• Source extract:
Reducing Calldata Size with Optional/Default Function Parameters

NoahZinsmeister · November 15, 2021, 4:51pm

Hi! Hoping this is the right venue for this topic, please let me know if not.

I’d like to discuss the possibility of native support for optional and/or default parameters on public functions in Solidity. After a bit of searching, I couldn’t find a discussion of this issue in the forum, so here goes.

Consider the following function:

function foo(uint256 bar? = 10) public {
  ...
};

The optional bar parameter indicates that the compiler should generate every other function in the matrix of all possible signatures for this function, i.e.

function foo() external;

This generated function would simply call the “parent” function with the specified default value. If no default value was specified, the global default value for the type would be used. Attempts to override the implementation for this generated function would probably have to be a compiler error?

The motivation behind this proposal is to make it as easy as possible for developers to minimize the use of unnecessary calldata. This is particularly relevant in the context of EVM-/Solidity-compatible L2s, where calldata costs represent the lion’s share of transaction costs.

This proposal obviously begs the question “why not simply write the overloaded function yourself?” While of course possible, this can significantly bloat contracts, especially as the number of parameter permutations increases, and introduces the possibility of errors.

I’m sure there are things I haven’t thought of here, happy to discuss!

cameel · November 15, 2021, 7:29pm

Yes, this is a good place for this discussion. We already have a feature request for this (Optional function parameters #232) but the forum is a good place to brainstorm ideas and gauge interest before submitting a more concrete proposal for a new feature.

• Challenge 1: Rewrite the rows with "tile floor" swapped for "wooden floor", leaving everything else as it is.
• Challenge 2: Write the next part of the forum thread on optional function parameters in Solidity, picking up after its final reply.
The forum thread has no connection to the rows.

• Dataset content:
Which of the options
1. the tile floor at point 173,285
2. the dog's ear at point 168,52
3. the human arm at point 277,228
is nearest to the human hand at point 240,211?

• Task response 1:
Which of the options
1. the wooden floor at point 173,285
2. the dog's ear at point 168,52
3. the human arm at point 277,228
is nearest to the human hand at point 240,211?

• Task response 2:
This specific solution was already proposed in one of the comments in that issue. Some of the problems raised there:

Default values other than zero will not work for calldata parameters. This is because the contract cannot write to calldata so it cannot insert the default when calling a function. It can only forward a value that’s already in calldata.
It won’t work with constructors. There can only be one constructor.

Also one of this things to consider is that while overhead of this might not be all that large (it would add one external function stubs for each optional parameter), it still adds code that cannot be removed by the optimizer and it might make it easier to hit the contract size limit even if you do not care about the deployment cost.

An alternative proposal that comes to my mind would be to keep generating just one function but include the default values in the ABI JSON to let the off-chain caller insert them if they’re not specified by the user. The compiler could do the same when the function is called by a contract on chain. You’d only have to worry about them when making a low-level call.

Your point about lowering calldata cost is an interesting one though. Having clients insert the value does not solve that. The choice between one or the other solution seems more like a trade-off, depending on whether you care more about code size or calldata size so maybe we really need both.

rumkin · November 18, 2021, 3:59pm

As an idea. It might be “client-side” solution: compiler can produce ABI with default param value. As a drawback such solution affect’s ABI standard and could be made only by more complex development process with EIP.

As an alternative there could be added some virtual calldata which can be modified only once by the target contract and should be append-only. So there will be two call datas one passed by user and other extended by contract.

nventuro · November 22, 2021, 2:24pm

Unfortunately, as you mention in the next paragraph, this doesn’t actually solve the underlying problem of reducing calldata size. Keep in mind that this proposal is not about language ergonomics, but rather optimizing for a very specific problem.

I think this is the key part: we already know of a highly effective way to tackle this problem. Modifying how calldata parameters work, introducing sentinel values, etc., all seem rather complex and difficult to get right, and introduce a bunch of problems of their own. What if the solution is to simply automate the manual process @NoahZinsmeister describes here?

In my mental model of Solidity, public functions have two basic components: argument decoding and copying (moving data from calldata into the stack/memory) and execution. External functions are slightly different in that arguments can remain in calldata instead of being copied, but the model sort of applies. Many programmers build on this by making an external function perform basic authorization and sanity checks, and then dispatch to an internal version that has the actual implementation. See for example in OZ’s ERC20 how approve dispatchs to _approve with msg.sender as the sender, or how both transfer and transferFrom call _transfer.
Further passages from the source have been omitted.